3D Shapes From 2D Pictures
Images produced by generative adversarial networks can be nearly indistinguishable from the real thing. If a picture is worth a thousand words, a GAN-made 3D representation could be worth a million.
What’s new: Gadelha et al. at the University of Massachusetts Amherst developed a neural network, Projective Generative Adversarial Network, that generates 3D models of novel objects from any number of 2D silhouettes.
Key insights: PrGAN’s discriminator relies on 2D images rather than 3D shapes.
- Generating 3D models solely from 2D images requires fewer parameters than earlier approaches like MIT’s 2016 3D-GAN, which is directly trained on hand-built 3D models to produce novel 3D shapers. That means a smaller memory footprint and less training time. And since PrGAN is trained on images rather than 3D models, training data is more readily available.
- Many algorithms that produce 2D views of 3D objects are incompatible with backpropagation, making training on such a system on 2D images impossible. The math behind PrGAN’s projection module allows backprop to be used for training.
How it works: All GANs have a generator that produces new output and a discriminator that learns to classify that output as real or fake. PrGAN has a generator that creates 3D shapes. Its discriminator compares 2D images of those shapes with real-world pictures. A projection component creates the 2D views.
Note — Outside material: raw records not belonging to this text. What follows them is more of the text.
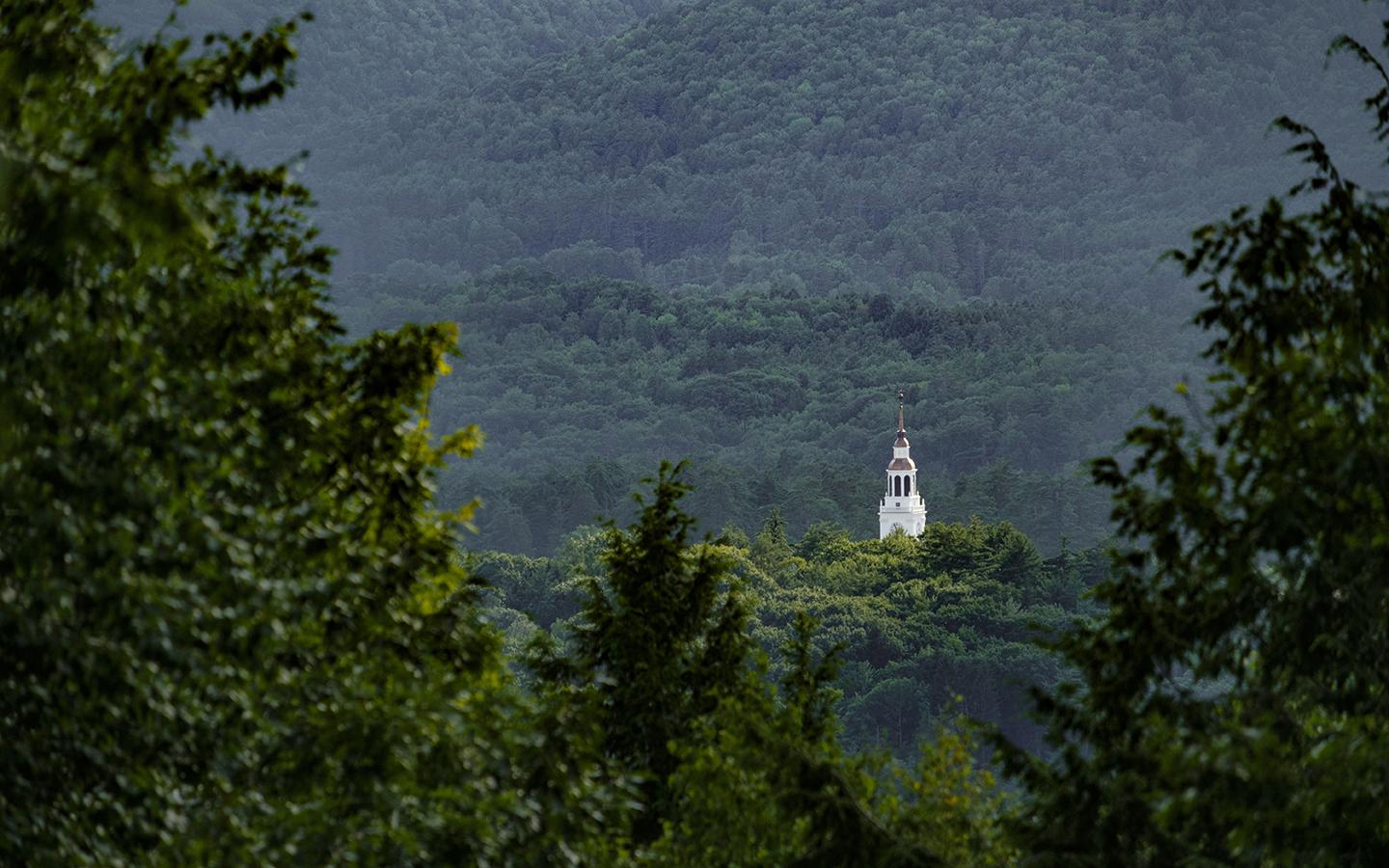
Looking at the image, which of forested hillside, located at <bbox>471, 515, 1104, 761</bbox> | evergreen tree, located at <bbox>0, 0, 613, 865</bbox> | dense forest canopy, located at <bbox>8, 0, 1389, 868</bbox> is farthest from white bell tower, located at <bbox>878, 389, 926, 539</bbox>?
evergreen tree, located at <bbox>0, 0, 613, 865</bbox>

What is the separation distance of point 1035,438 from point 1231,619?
182 metres

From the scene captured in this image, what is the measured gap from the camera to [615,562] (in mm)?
20859

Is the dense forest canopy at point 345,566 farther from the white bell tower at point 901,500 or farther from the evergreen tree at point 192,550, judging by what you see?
the white bell tower at point 901,500

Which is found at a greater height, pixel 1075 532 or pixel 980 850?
pixel 1075 532

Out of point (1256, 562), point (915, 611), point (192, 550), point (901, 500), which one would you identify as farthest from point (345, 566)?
point (901, 500)

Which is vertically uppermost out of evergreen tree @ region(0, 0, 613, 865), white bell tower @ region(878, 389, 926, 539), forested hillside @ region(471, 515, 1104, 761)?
white bell tower @ region(878, 389, 926, 539)

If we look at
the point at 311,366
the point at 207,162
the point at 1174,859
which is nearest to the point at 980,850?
the point at 1174,859

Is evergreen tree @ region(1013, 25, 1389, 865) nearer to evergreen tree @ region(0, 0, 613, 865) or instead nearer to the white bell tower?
evergreen tree @ region(0, 0, 613, 865)

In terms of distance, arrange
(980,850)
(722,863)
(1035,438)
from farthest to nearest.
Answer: (1035,438), (722,863), (980,850)

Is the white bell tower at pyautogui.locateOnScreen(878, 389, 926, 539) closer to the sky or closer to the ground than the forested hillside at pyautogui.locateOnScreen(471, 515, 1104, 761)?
closer to the sky

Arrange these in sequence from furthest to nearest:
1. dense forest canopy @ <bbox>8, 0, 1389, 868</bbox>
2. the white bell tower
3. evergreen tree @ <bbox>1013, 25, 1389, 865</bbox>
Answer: the white bell tower → evergreen tree @ <bbox>1013, 25, 1389, 865</bbox> → dense forest canopy @ <bbox>8, 0, 1389, 868</bbox>

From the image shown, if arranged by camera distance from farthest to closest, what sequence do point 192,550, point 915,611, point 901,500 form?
point 901,500 → point 915,611 → point 192,550

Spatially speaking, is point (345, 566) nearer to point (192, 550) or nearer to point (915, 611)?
point (192, 550)

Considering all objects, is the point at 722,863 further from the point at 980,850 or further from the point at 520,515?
the point at 520,515
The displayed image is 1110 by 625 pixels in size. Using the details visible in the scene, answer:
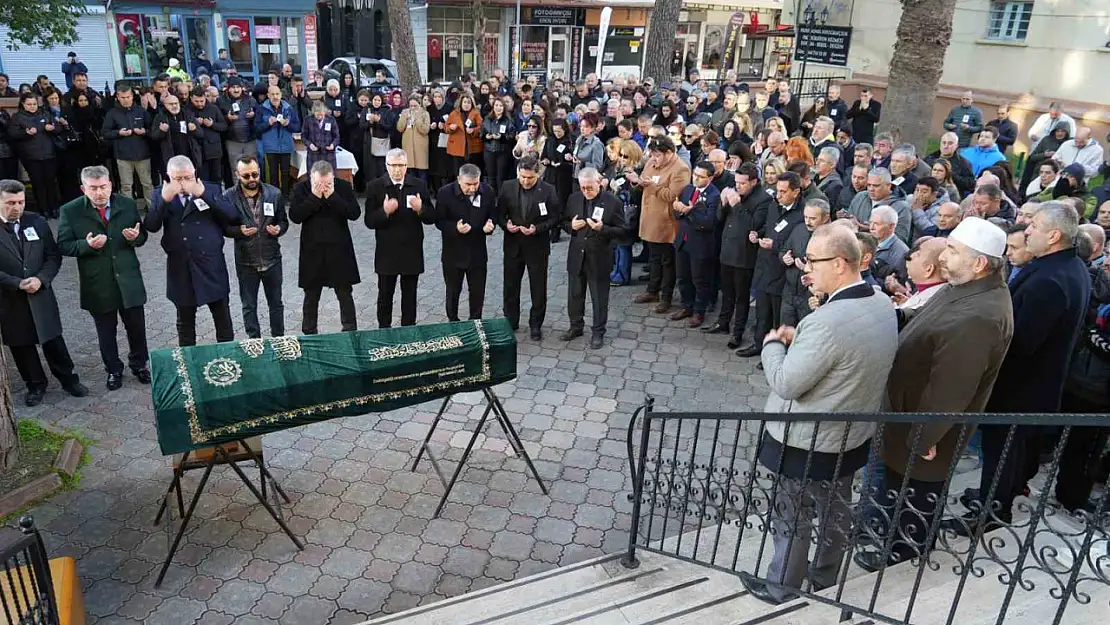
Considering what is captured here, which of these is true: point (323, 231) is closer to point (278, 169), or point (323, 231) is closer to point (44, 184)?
point (278, 169)

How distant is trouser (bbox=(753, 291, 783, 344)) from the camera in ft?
25.5

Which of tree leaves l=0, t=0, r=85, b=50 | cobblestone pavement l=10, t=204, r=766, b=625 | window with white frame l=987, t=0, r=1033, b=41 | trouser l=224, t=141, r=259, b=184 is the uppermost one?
window with white frame l=987, t=0, r=1033, b=41

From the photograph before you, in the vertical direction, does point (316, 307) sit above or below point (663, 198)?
below

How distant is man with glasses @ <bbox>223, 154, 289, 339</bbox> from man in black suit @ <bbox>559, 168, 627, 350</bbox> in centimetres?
285

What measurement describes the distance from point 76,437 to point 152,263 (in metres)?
4.43

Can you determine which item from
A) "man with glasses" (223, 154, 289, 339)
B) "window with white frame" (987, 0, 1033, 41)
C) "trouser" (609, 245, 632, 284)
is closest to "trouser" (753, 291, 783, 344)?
"trouser" (609, 245, 632, 284)

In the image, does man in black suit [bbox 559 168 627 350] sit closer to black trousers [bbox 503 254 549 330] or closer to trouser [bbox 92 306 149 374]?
black trousers [bbox 503 254 549 330]

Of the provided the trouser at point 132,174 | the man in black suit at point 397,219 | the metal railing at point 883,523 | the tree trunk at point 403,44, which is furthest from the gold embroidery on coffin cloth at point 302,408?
the tree trunk at point 403,44

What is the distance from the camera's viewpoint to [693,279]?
8836 mm

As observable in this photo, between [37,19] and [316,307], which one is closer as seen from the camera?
[316,307]

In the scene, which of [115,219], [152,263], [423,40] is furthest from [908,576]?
[423,40]

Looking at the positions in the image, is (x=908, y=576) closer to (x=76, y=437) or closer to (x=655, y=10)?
(x=76, y=437)

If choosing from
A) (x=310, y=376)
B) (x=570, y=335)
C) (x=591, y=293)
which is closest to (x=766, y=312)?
(x=591, y=293)

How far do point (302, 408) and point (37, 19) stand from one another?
8551 mm
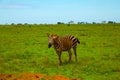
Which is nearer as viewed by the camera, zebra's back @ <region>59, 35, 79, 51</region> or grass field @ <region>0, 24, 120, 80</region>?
grass field @ <region>0, 24, 120, 80</region>

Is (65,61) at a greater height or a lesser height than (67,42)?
lesser

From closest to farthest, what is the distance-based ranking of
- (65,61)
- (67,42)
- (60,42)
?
(60,42), (67,42), (65,61)

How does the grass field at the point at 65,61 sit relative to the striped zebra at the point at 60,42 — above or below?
below

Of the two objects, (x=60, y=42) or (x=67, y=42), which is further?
(x=67, y=42)

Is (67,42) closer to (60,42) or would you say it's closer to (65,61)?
(60,42)

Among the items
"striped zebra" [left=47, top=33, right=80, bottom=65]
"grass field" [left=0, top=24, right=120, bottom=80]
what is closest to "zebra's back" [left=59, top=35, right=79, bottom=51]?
"striped zebra" [left=47, top=33, right=80, bottom=65]

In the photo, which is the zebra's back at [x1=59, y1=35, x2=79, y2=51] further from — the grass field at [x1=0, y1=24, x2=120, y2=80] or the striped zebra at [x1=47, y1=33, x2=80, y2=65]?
the grass field at [x1=0, y1=24, x2=120, y2=80]

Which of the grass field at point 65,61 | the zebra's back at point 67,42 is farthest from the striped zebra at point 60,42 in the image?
the grass field at point 65,61

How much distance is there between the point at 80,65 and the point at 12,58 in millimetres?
5427

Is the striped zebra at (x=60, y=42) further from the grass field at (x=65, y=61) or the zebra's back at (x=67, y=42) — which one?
the grass field at (x=65, y=61)

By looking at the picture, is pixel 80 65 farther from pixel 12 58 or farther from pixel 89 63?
pixel 12 58

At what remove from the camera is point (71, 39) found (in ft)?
65.4

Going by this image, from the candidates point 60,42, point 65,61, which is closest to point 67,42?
point 60,42

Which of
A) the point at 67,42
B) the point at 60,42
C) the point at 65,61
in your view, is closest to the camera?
the point at 60,42
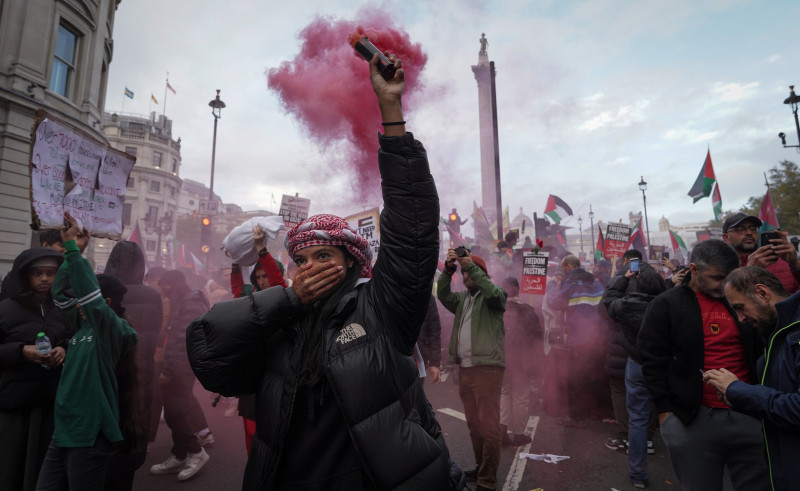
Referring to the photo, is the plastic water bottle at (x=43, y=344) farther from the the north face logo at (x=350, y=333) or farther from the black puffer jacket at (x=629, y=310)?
the black puffer jacket at (x=629, y=310)

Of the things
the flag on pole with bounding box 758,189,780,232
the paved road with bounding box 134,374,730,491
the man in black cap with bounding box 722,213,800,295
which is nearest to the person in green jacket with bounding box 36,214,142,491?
the paved road with bounding box 134,374,730,491

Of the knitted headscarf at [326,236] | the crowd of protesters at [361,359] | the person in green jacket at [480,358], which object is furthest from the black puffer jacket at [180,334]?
the knitted headscarf at [326,236]

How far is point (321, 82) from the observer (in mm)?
3105

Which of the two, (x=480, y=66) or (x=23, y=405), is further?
(x=480, y=66)

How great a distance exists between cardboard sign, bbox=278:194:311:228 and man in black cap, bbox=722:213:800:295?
6342 millimetres

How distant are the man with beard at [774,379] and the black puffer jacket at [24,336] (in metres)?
4.73

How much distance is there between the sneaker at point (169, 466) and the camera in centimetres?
477

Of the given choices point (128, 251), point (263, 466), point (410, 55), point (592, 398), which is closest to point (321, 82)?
point (410, 55)

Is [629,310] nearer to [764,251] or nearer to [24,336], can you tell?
[764,251]

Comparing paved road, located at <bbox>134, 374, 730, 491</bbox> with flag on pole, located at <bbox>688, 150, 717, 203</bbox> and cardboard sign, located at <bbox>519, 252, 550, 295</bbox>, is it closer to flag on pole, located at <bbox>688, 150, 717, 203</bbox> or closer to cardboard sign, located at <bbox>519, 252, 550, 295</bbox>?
cardboard sign, located at <bbox>519, 252, 550, 295</bbox>

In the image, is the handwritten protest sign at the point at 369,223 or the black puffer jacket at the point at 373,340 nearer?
the black puffer jacket at the point at 373,340

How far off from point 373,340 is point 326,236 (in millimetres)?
533

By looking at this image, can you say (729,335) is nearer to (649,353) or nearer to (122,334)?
(649,353)

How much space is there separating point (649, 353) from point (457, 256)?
191 cm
- The generator is a CNN trained to construct 3D shapes from random inputs. The resulting 3D representation is voxelized, or built from small cubes, rather than a polygonal mesh.
- The generator passes a 3D shape to the projection module, which computes a 2D view from a random viewpoint. The real-life 2D silhouettes and generated 2D views are used in training the discriminator. If the discriminator correctly classifies generated 2D views as fake, the generator is adjusted to produce more realistic results.
- PrGAN’s projection algorithm and shape generator can be trained with depth maps, color schemes, and segmented images rather than binary silhouettes. The additional information allows more detailed, diverse shapes.
Why it matters: The graphic design industry is looking toward deep learning to enhance productivity. PrGAN simplifies creation of 3D models from 2D images. This could be a great help to designers and game makers looking to generate 3D representations quickly.
We’re thinking: Deep learning consumes huge amounts of data. PrGAN takes advantage of plentiful 2D images to produce 3D representations, which are far less common. This sort of data-set bootstrapping could be an alternative in situations where training data is scarce.